The other points of the lawsuit were deemed “moot,” as you say because Iowa enacted an education bill this past July that banned books with written and visual depictions of sex; forbade schools from teaching kindergarten through sixth grade students about homosexuality and transgenderism; and required parental notification if a student began going by a different name at school.
The court ruled that the new law made parts of the lawsuit moot, since the legislature had already addressed the issues.
Thanks, Joel, for your response to my comment.

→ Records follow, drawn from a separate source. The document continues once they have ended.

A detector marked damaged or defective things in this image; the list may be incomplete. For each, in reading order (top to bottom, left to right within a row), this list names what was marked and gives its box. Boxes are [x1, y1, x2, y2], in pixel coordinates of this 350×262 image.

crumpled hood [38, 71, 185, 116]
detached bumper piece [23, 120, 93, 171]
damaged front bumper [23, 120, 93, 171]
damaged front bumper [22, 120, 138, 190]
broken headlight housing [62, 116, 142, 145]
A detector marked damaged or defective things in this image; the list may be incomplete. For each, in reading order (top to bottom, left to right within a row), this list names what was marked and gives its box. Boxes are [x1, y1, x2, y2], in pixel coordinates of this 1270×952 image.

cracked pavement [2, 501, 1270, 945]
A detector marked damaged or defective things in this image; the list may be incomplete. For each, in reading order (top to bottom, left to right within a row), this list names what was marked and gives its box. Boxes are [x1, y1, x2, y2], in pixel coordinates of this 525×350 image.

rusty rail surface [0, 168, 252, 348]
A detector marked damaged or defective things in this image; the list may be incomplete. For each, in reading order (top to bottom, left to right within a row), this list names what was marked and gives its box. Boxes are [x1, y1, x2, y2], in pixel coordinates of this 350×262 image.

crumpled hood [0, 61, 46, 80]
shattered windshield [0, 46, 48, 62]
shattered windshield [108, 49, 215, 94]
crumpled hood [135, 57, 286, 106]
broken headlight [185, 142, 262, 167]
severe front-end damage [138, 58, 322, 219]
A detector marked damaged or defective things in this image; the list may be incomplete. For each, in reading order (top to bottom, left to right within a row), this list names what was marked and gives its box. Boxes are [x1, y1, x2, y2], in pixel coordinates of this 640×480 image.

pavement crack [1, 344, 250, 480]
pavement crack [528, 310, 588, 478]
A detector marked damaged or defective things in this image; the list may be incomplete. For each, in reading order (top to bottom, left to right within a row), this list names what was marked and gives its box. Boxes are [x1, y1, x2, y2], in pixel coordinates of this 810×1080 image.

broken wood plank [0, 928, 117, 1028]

The court document notes that, ” Parents D and G allege that their children remain silent in school environments or refrain from using sex-specific pronouns to avoid violating the policy.” You, however, incorrectly claimed that “Parents said their children were forced to remain silent” when, according to the court document, the children CHOSE to be silent. You made a similar incorrect claim when you stated that “an Iowa school district… threatened to suspend or expel students.” While the school district policy did allow for the possibility of suspension or expulsion for students who refused to adhere to district policy, according to the court document provided, the Linn-Mar school district did NOT issue an actual threat of expulsion or suspension to the students.
SA – The kids didn’t have any real choice. It was either keep your thoughts to yourself, or you face the threat (noted in the policy) of suspension or expulsion.
SO, will this ruling impact Government workplaces where Federal and State policies ” … required workers to demonstrate an ill-defined “respect” for those who wished to be addressed by a pronoun that did not fit their biological sex.?? State of Alaska commission has some mindless drivel (Actual Guide) regarding gender identification harassment. See ALASKA STATE COMMISSION FOR HUMAN RIGHTS U.S. EQUAL EMPLOYMENT OPPORTUNITY COMMISSION LGBTQ DISCRIMINATION GUIDE at https://humanrights.alaska.gov/wp-content/uploads/2021/02/ASCHR-LGBTQ-Discrimination-Guide.pdf
Example: Could use of pronouns or names that are inconsistent with an individual’s gender identity be considered harassment? Yes, in certain circumstances. Unlawful harassment includes unwelcome conduct that is based on gender identity.
Oh really? It may be unwelcome by the person trying to force their viewpoint on others (wouldn’t that be transgender harassment against straight people and a “violation” of our human rights as biological males and females?). Flip the script.
How many drag queens broke into schools last year and killed people with banned books ?
They didn’t have to “break in”.. They were gleefully invited.